SHORT EXERCISE: Count the lines in the listing below that contain the string "green", treating uppercase and lowercase as different. Reply with the number alone.
*** RAW DATA
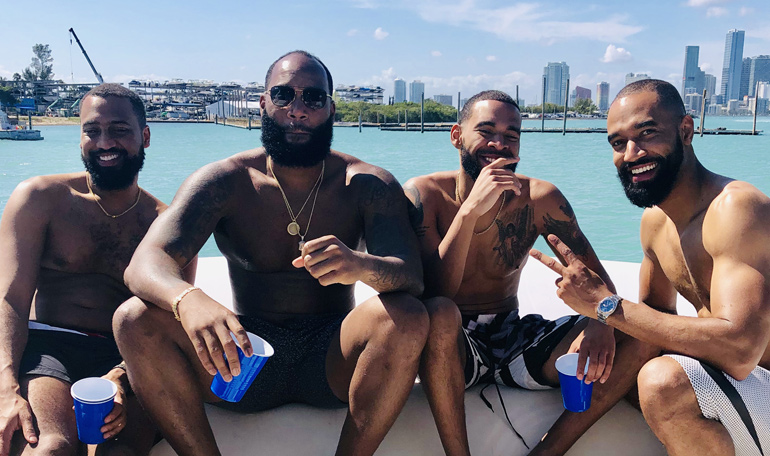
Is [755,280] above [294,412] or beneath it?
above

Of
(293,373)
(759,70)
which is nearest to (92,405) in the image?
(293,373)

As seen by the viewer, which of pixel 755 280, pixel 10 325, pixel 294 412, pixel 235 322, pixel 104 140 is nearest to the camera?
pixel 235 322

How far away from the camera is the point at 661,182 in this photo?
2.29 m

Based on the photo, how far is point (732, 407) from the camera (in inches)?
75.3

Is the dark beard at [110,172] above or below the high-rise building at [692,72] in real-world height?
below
******
*** RAW DATA
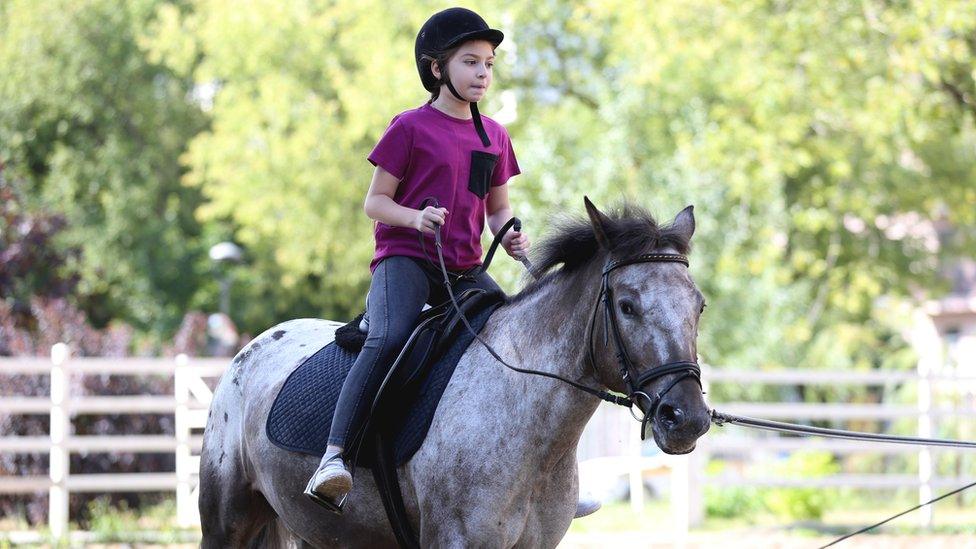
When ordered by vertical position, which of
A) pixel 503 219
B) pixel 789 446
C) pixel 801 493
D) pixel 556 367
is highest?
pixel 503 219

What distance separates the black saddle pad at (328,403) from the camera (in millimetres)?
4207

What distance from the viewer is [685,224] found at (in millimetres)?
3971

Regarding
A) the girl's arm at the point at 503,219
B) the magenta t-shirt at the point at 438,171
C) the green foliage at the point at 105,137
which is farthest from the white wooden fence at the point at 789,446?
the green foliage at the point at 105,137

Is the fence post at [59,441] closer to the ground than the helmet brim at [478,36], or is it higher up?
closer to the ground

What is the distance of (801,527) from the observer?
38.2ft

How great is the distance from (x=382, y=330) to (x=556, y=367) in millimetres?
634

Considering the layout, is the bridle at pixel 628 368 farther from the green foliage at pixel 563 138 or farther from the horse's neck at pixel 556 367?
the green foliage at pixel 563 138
******
*** RAW DATA
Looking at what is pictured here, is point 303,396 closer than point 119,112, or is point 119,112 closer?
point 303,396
******
CORRECT ANSWER: 4